The mass walkout affects national operator Deutsche Bahn and coincided with peak hours on Friday morning.
Passenger trains ground to a halt across Germany on Friday morning amid a nationwide strike launched by workers’ union EVG, which is demanding pay rises for railway staff. The action coincides with similar walkouts at several major German airports which started on Thursday.
The ‘warning strike’ on rail networks began at 3am local time and is scheduled to end at 11am, meaning it covers the morning rush hours.
EVG executive board member Cosima Ingenschay argued that “by calling this time for a time-limited warning strike in the early morning hours, we send a clear signal that we do not want to affect the passengers, but rather the companies.”
Friday’s walkout has impacted city trains as well as regional and long-distance lines.
Meanwhile, a separate strike by security personnel at airports in Cologne, Dusseldorf, Hamburg, and Stuttgart is underway as workers seek pay rises. According to Germany’s ADV airport association, the walkout has affected 45,200 passengers on Thursday alone, with that number expected to reach 100,000 by the end of Friday.

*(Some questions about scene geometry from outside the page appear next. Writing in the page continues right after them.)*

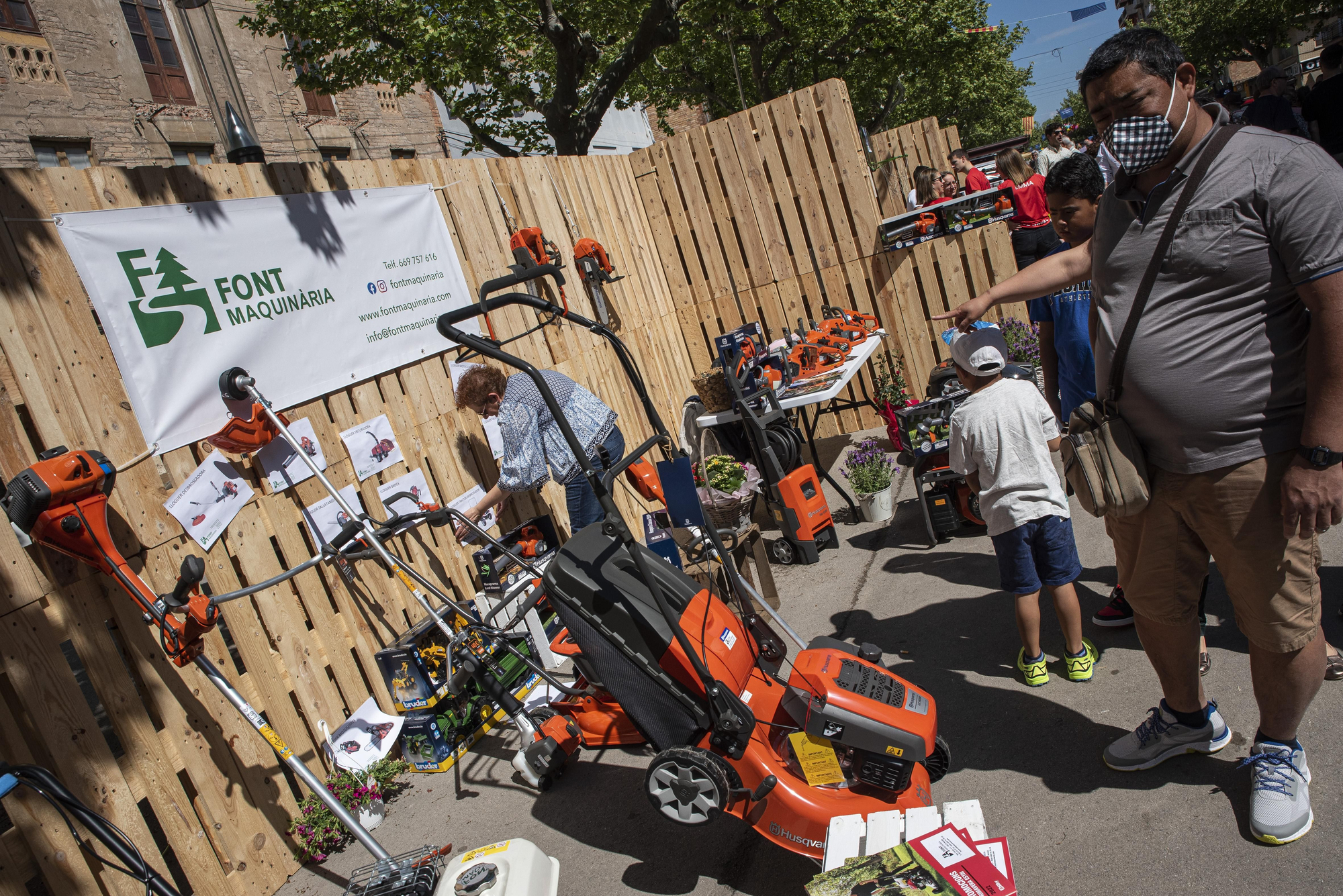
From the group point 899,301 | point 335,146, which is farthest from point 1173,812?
point 335,146

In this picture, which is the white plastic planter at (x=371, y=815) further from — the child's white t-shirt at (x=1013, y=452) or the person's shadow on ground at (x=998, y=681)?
the child's white t-shirt at (x=1013, y=452)

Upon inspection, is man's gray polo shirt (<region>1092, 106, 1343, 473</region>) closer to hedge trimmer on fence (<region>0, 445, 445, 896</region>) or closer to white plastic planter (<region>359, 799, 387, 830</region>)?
hedge trimmer on fence (<region>0, 445, 445, 896</region>)

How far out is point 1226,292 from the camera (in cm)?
217

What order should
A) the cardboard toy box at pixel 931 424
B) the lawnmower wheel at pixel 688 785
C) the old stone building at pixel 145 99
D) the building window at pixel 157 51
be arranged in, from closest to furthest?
the lawnmower wheel at pixel 688 785 < the cardboard toy box at pixel 931 424 < the old stone building at pixel 145 99 < the building window at pixel 157 51

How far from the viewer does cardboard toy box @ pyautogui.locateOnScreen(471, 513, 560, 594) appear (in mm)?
4945

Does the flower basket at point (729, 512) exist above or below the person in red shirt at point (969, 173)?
below

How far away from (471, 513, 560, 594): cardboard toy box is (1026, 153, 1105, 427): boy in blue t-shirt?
3029 millimetres

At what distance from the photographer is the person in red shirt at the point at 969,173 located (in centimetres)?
941

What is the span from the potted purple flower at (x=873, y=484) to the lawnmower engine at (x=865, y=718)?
3.23 meters

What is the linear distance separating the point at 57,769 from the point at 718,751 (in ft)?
8.06

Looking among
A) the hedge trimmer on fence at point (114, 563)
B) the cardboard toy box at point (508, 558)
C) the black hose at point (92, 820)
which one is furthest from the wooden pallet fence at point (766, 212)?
the black hose at point (92, 820)

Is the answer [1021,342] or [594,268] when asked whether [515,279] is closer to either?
[594,268]

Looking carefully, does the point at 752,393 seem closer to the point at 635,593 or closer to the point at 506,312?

While the rail strike ends at 11am, Deutsche Bahn has warned it will not resume long-haul services until at least 1pm on Friday. Delays and cancelations are expected throughout the day, the operator pointed out.
“All who can replan [their journey], should do this,” Deutsche Bahn official Martin Seiler advised. He accused EVG of losing “its sense of proportion” and provoking “chaos.”
The union is in talks with about 50 companies, including the national railway operator. It is demanding that workers’ monthly pay be hiked by at least €650 ($710) or 12% within 12 months. The minimum wage is also among the issues being discussed.
Deutsche Bahn has so far offered a 5% increase plus a one-off payment of up to €2,500 – a proposal EVG has rejected as inadequate.
Another round of wage negotiations is expected next Tuesday.
Inflation in Germany has risen to levels unseen since the 1990s over the past year, with the lingering effects of the Covid-19 pandemic and the consequences of anti-Russian sanctions stated as among the causes.